MARYBOROUGH woman Lisa Wheeler will soon jet to Uluru with her husband and three sons after winning the $5000 cash prize at the World's Greatest PubFest.
Her hard work to have all 13 venues stamped off her PubFest passport on Sunday paid off.
Mrs Wheeler, who went dressed as the Queen of Hearts with her sister Lee, said it was the second time she had been to the annual pub crawl since having children.
"It was awesome, we had a great time," she said.
But the stakes of winning the cash prize were not as high as they could have been, with only half the 3500 PubFest passports sold handed in for the official Guinness count and even fewer for the cash prize draw.
Only 1629 passports with ten or more pubs were counted, thousands short of the number needed to beat the pub-crawl record set by Kansas City in 2013.
Event organiser and Criterion Hotel owner Brendan Heit said it was a "disappointing" outcome, with a finger pointed at those who held onto their passports after the 6pm Sunday finish.
Some patrons were seen sporting their passports around their necks, as others handed them in, he said.
But getting patrons to submit their passports is not the only challenge when it comes to breaking the world record next year.
Making sure all pub-crawlers have a passport in the first place is another problem to be faced. Mr Heit said staff at his pub served drinks to revellers who didn't have one to begin with.

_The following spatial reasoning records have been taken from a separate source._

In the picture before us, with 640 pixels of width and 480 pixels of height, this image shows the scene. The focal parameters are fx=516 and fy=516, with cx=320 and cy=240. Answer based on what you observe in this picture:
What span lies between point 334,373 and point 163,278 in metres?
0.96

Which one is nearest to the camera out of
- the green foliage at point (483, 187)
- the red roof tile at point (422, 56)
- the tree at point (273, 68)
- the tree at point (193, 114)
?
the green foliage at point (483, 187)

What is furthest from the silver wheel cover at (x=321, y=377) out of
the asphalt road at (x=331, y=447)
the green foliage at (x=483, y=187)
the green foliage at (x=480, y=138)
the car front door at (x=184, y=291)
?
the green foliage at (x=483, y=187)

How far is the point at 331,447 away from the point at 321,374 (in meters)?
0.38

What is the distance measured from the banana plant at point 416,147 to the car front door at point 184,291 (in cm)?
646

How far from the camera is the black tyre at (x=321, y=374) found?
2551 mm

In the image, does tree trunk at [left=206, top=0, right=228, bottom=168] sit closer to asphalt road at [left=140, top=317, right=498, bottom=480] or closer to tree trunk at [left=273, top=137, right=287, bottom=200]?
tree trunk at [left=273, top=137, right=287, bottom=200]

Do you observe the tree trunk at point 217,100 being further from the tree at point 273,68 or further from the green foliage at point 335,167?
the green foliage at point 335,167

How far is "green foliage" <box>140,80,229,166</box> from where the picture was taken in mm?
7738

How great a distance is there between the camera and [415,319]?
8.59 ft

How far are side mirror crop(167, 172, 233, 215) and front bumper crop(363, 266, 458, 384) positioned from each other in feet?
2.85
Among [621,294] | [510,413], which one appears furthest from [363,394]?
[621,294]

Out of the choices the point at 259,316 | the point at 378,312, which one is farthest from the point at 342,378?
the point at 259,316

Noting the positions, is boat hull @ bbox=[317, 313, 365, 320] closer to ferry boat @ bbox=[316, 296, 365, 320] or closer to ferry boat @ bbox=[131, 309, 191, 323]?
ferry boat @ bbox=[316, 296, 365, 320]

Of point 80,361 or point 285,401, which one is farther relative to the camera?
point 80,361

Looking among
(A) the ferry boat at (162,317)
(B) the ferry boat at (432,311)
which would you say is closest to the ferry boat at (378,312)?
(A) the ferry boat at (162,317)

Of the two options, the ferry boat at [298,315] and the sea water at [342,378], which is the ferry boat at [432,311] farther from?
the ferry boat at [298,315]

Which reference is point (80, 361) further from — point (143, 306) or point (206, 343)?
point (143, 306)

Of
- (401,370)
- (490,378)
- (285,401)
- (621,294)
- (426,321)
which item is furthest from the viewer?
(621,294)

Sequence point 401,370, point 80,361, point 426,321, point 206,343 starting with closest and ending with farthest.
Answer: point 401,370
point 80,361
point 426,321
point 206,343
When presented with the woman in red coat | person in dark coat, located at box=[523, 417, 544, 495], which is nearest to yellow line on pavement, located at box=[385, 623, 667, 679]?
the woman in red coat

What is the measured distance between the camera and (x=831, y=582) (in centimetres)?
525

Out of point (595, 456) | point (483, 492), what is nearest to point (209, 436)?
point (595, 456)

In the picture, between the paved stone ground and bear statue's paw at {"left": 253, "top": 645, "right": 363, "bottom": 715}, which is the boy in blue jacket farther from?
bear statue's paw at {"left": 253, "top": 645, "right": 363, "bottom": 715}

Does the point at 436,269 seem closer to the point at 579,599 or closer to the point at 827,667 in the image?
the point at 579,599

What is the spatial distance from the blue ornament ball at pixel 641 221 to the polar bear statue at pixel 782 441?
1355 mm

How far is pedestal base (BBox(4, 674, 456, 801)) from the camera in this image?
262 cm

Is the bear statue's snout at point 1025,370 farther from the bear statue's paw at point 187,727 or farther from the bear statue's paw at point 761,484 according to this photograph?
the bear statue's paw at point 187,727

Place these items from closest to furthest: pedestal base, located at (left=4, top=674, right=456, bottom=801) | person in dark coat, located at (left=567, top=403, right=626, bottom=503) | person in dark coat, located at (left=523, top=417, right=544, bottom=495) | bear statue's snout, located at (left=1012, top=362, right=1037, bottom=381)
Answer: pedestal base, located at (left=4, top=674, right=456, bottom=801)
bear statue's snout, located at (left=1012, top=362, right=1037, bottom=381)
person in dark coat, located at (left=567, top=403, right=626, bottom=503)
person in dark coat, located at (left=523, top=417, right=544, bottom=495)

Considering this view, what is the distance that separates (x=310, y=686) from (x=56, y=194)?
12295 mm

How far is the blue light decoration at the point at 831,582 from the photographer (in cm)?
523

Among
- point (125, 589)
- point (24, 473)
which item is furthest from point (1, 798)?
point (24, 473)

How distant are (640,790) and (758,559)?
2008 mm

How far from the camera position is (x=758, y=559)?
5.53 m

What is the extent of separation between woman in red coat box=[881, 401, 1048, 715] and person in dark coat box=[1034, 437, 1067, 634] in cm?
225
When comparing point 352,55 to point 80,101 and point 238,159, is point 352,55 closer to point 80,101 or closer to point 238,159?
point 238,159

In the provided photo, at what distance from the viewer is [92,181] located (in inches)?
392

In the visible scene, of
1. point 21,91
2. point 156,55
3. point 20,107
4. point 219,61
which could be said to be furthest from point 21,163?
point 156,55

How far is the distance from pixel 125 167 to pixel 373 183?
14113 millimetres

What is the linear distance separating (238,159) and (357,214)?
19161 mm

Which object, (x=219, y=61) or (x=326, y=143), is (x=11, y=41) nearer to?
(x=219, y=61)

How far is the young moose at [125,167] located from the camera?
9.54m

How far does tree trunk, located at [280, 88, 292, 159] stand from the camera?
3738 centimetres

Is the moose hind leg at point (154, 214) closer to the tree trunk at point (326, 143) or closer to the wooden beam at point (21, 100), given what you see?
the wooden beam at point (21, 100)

It was a similar story at other inner-city PubFest venues; those without a passport were unable to catch a bus ride to participating outlying pubs.
"A lot of people were doing the crawl without buying a card," he said.
"The card makes sure the people who go to pub crawl go to every single venue, as we'd rather all the hotels benefit from it," he said.
Committee secretary Maria Carkagis said the lack of stamped passports let down those who did put in the effort to set the record.
"There were a large number of people who tried really hard to get to all of the pubs," she said.
But despite the lower than needed turnout, money was raised for charity.
A percentage taken in from passport sales will be given to the day's major charity, Red Frogs Support Network.
The amount will be confirmed at the PubFest committee's next meeting, yet to be scheduled.
While revellers "painted the town red", there was not much mess to clean up.
Mr Heit said crowds used the bins this year, a good change from the past.
"Last year, there was so many burger boxes scattered around, but this year there wasn't, it was great," he said.
Publicans' shouldered the responsibility to clean up afterwards, with the Fraser Coast Regional Council soon to check how their efforts went.
Councillor Rolf Light said a street sweeper, which is driven through the Heritage City CBD once a week, would pick up any remaining pieces.